1. a sacred or holy place.

Sanctuaries - The Last Works of John Hejduk, an exhibit at the Whitney museum of American art, illuminated the final years of architect John Hejduk's work and life. Curated by K. Michael Hays, the exhibit offered an extensive final look at, and a loving farewell to, the iconoclastic work of an architect largely ignored by anyone outside of academia. This work, though finished in this world, still resonates with themes ever present in today's world. 

During my years in graduate school at the Georgia Tech College of Architecture, I was fortunate enough to study Hejduk's work extensively. Though my thesis there centered on the work Daniel Libeskind executed before any significant building commissions, it was Hejduk's work that arose my passions as an architect. While I could analyze and appreciate Libeskind's work (admittedly through much effort and esoteric research), it was Hejduk's that moved me. His poetry, made manifest in built forms that sometimes bore little resemblance to "buildings", never ceased to inspire me, and to evoke a deep and quiet awe within me.

My first exposure to the work of a man once described "the last architect of the twentieth century and the first architect of the twenty-first," came in the form of The House of the Suicide and The House of the Mother of the Suicide, a full-scale architectural installation at the College of Architecture. This installation, shepherded by then tech educator Jim Williamson, was John Hejduk's moving tribute to Jan Palach, a Czech student who committed a very public suicide by self-immolation as protest against the Soviet occupation of his country.


The Houses, constructed by a team of students under Williamson's management, took over four years to come to fruition, and their unveiling culminated in a lecture by John Hejduk himself. I still remember meeting this giant of a man, a giant who spoke with a gentle, centered eloquence on themes that consumed much of my thoughts in my graduate school years. Memory. Conviction. Loss. Love.

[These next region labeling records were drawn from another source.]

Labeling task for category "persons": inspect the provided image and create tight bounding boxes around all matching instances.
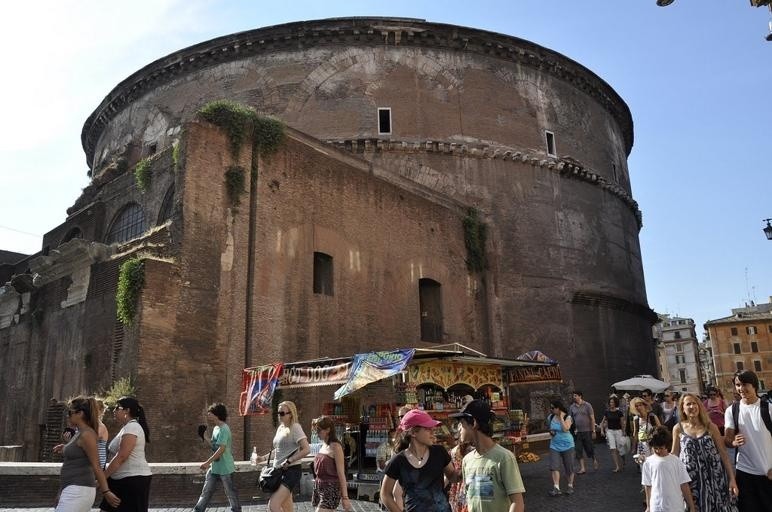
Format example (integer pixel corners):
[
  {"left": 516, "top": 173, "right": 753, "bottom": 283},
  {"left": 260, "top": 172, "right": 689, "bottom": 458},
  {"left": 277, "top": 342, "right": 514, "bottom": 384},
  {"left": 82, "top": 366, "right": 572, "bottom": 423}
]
[
  {"left": 624, "top": 387, "right": 740, "bottom": 512},
  {"left": 391, "top": 406, "right": 411, "bottom": 511},
  {"left": 599, "top": 396, "right": 627, "bottom": 472},
  {"left": 52, "top": 398, "right": 109, "bottom": 493},
  {"left": 722, "top": 369, "right": 772, "bottom": 512},
  {"left": 728, "top": 387, "right": 742, "bottom": 464},
  {"left": 447, "top": 399, "right": 526, "bottom": 511},
  {"left": 192, "top": 402, "right": 243, "bottom": 512},
  {"left": 546, "top": 400, "right": 576, "bottom": 496},
  {"left": 255, "top": 400, "right": 311, "bottom": 511},
  {"left": 450, "top": 423, "right": 475, "bottom": 511},
  {"left": 308, "top": 414, "right": 355, "bottom": 512},
  {"left": 570, "top": 392, "right": 599, "bottom": 474},
  {"left": 93, "top": 395, "right": 153, "bottom": 511},
  {"left": 380, "top": 410, "right": 463, "bottom": 511},
  {"left": 55, "top": 394, "right": 122, "bottom": 512}
]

I also had the great fortune of taking a class under Anthony Vidler, whose work The Architectural Uncanny, includes a study of Hejduk's work In his book, Vidler speaks of Hejduk's role as outsider, an architect who refused to bow to contemporary fashions. His work, likewise, struck its viewers as compositions of oddly quasi-anthropomorphic constructions, outsiders wherever they went.

And go they did. In addition to jumping between projects, Hejduk's vagabond visitors showed up in places across the world. In Argentina, his Shelter Mask turned the city of Buenos Aires into a stage. Friend Peter Eisenman helped realize the haunting Tribute Towers in Spain. His housing projects in Berlin offer a stark contrast to their surrounding buildings. And the House of the Suicide and the House of the Mother of the Suicide have shown up in three different cities across two different continents.

Hejduk was an architect's architect. He was artist and poet. His work was never compromised by trends. His ideas were never watered down. His vision was never clouded. Of all my career accomplishments, my involvement with the House of the Suicide will always rank s one of my favorites, although the work was accomplished before I entered the field full-time. I will always wonder what could have been, had Hejduk's life lasted longer.